Hamburg. Schock für die Grünen: Exklusiv im Abendblatt erklärt der konfliktfreudige Politiker, warum er zum Ende der Wahlperiode nicht wieder antritt.

Hamburgs Umweltsenator Jens Kerstan (Grüne) wird bei der Bürgerschaftswahl im März 2025 nicht wieder antreten und auch danach nicht wieder als Senator zur Verfügung stehen. Das hat er dem Abendblatt exklusiv vorab mitgeteilt. Am Montagnachmittag informierte Kerstan auch die grüne Bürgerschaftsfraktion über seine Entscheidung.

„Nach langer und gründlicher Überlegung habe ich mich entschieden, zur nächsten Bürgerschaftswahl im März 2025 nicht wieder anzutreten und nach dem Ende dieser Legislaturperiode nicht mehr für das Amt als Umweltsenator zur Verfügung zu stehen“, sagte Kerstan dem Abendblatt. „Diese Entscheidung ist mir nicht leichtgefallen.“

Jens Kerstan: Die Gründe für den Abschied des Hamburger Umweltsenators

Grund für seinen Entschluss seien gesundheitliche Probleme. „Meine Krebserkrankung vor knapp drei Jahren, die ich Gott sei Dank überwunden habe, hat viel Kraft gekostet und mich in den vergangenen Monaten mehr und mehr darüber nachdenken lassen, wo ich stehe, was ich bisher erreicht habe und ob und wie ich weitermachen will“, sagte Kerstan.

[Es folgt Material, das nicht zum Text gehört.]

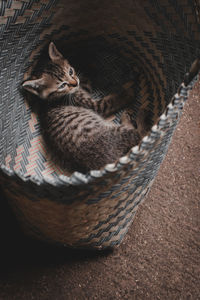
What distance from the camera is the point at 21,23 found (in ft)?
3.75

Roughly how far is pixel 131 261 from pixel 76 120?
71 centimetres

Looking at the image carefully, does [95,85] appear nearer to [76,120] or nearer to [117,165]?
[76,120]

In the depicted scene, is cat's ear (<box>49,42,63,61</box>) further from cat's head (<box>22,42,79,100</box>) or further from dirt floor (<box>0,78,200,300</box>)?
dirt floor (<box>0,78,200,300</box>)

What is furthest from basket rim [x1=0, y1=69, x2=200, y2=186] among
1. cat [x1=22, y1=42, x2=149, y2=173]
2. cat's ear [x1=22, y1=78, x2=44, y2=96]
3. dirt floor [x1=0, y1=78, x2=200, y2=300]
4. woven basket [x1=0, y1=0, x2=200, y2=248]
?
dirt floor [x1=0, y1=78, x2=200, y2=300]

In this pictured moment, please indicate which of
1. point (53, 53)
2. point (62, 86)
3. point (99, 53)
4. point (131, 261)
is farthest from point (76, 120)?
point (131, 261)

„Ich habe vieles erreicht und umgesetzt von den Themen und Projekten, deretwegen ich vor über 25 Jahren in die Politik gegangen bin. Und ich habe jetzt das Privileg, noch in dieser Legislatur weitere Früchte harter politischer Arbeit zu ernten“, so der 58-Jährige. „Vor diesem Hintergrund würde eine weitere Legislatur es erfordern, noch einmal neue Ziele zu setzen und mit voller Kraft zu verfolgen. Die Frage, ob ich für die nächsten fünf Jahre eine solche Weiterentwicklung und Neuausrichtung mit der gleichen Leidenschaft, Kraft und dem erforderlichen unbedingten Willen verfolgen kann, muss ich realistischer- und ehrlicherweise mit Nein beantworten.“

Grüne Hamburg: Kaum einer prägte die Politik so intensiv wie Kerstan

Zwar habe er den Krebs besiegt und die anderen gesundheitlichen Rückschläge überwunden, so Kerstan weiter. „Aber ich bin nicht ganz ohne gesundheitliche Sorgen. Und die langen Jahre der Verantwortung, insbesondere die zehn Jahre im Senat, haben Spuren hinterlassen. Und wir wissen alle: Die Zipperlein werden im Alter nicht weniger.“

Kerstan kündigte an, bis zum Ende der Wahlperiode mit voller Kraft weiterzuarbeiten und die Grünen auch energisch im anstehenden Bürgerschaftswahlkampf zu unterstützen. Der Bergedorfer hatte die Grünen-Politik in Hamburg geprägt wie kaum ein anderer. Nach seinem Parteieintritt 1998 wurde er 2001 stellvertretender Landesvorsitzender der Hamburger Grünen und 2008 einer der Architekten des ersten schwarz-grünen Bündnisses auf Landesebene.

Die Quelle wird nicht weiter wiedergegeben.